* **EXERCISE**: Please reproduce only the lines starting at the one containing "In this photo, how" and ending at the one containing "557 millimetres", rows and answers alike, but raise each distance value in the answers by 147.

***** ITEMS *****

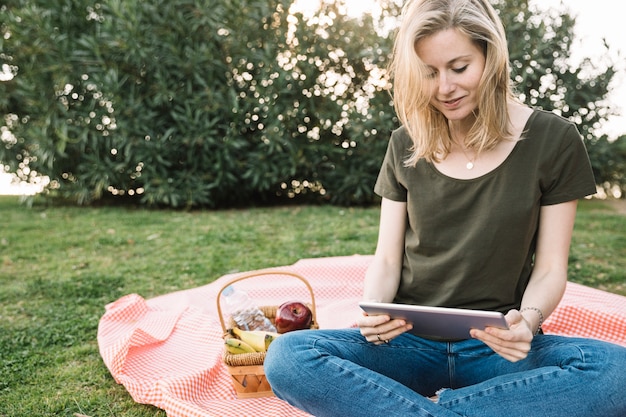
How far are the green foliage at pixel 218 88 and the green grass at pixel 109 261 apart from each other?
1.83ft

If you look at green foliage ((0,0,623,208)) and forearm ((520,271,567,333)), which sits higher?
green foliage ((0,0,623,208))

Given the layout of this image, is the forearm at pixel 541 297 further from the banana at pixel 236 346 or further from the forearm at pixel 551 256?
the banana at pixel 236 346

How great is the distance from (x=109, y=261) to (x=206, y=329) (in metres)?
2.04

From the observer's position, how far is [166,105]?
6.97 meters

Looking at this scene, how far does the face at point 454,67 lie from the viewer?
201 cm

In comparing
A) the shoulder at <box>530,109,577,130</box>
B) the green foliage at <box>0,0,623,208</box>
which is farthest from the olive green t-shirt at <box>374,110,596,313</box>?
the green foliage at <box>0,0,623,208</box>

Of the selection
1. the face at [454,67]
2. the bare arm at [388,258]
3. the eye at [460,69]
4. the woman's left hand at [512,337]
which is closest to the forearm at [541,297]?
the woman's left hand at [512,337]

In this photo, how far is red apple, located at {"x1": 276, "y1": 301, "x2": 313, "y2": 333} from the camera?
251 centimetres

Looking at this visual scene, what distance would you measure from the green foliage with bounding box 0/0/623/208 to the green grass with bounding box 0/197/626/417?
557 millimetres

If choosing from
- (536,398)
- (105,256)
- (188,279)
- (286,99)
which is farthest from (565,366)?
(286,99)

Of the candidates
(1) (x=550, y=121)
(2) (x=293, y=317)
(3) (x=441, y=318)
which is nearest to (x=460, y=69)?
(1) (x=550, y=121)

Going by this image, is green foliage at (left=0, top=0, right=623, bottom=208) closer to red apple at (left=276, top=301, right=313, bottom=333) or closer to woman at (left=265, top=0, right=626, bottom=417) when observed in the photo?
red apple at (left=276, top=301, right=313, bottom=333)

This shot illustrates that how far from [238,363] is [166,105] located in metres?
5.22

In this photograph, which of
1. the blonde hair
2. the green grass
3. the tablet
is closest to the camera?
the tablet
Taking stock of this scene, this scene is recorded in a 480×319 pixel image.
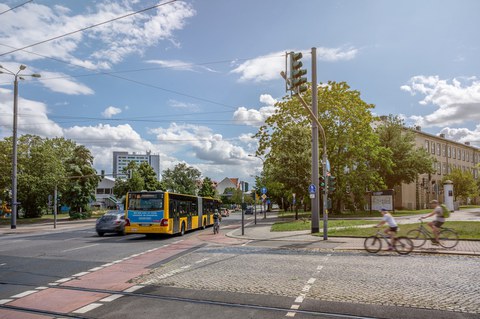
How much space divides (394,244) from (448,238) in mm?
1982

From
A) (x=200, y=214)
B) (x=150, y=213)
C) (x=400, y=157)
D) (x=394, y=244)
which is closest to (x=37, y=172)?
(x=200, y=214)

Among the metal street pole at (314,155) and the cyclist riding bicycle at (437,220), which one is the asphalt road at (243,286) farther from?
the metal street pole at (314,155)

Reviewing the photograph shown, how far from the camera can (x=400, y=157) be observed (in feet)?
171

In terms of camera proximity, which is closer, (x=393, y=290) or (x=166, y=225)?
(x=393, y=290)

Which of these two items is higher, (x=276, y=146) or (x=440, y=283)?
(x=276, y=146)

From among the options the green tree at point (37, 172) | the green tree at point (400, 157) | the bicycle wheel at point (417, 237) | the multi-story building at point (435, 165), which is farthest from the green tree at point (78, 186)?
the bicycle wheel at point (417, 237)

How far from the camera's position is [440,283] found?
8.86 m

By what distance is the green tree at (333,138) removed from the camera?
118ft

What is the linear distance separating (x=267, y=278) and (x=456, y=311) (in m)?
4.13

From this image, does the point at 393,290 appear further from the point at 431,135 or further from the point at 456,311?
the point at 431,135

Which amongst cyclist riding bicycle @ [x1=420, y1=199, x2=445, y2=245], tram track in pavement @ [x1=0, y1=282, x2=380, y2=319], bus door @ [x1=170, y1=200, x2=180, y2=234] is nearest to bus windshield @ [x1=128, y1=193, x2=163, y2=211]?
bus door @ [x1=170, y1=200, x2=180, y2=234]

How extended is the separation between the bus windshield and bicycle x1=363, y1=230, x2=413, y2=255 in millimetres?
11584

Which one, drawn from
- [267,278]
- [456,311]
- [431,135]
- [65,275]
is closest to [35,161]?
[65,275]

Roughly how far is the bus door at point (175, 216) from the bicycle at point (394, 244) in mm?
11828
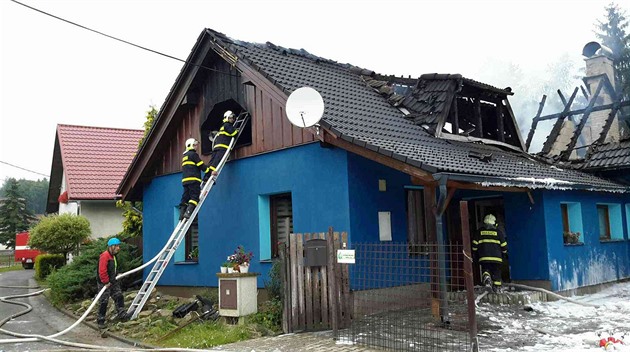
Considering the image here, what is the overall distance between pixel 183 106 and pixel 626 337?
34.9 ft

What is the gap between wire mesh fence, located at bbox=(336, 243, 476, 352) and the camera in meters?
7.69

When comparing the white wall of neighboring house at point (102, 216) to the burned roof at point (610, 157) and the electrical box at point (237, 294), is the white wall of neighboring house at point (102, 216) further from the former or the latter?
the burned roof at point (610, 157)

*****

* **FULL RESPONSE**:
In this photo, how far is red apple, located at {"x1": 276, "y1": 301, "x2": 313, "y2": 333} from the camera?
398 centimetres

Looking at this visual scene, what distance would you measure from the green foliage with bounding box 0/0/623/208 to the green grass with bounding box 0/197/626/417?
704 millimetres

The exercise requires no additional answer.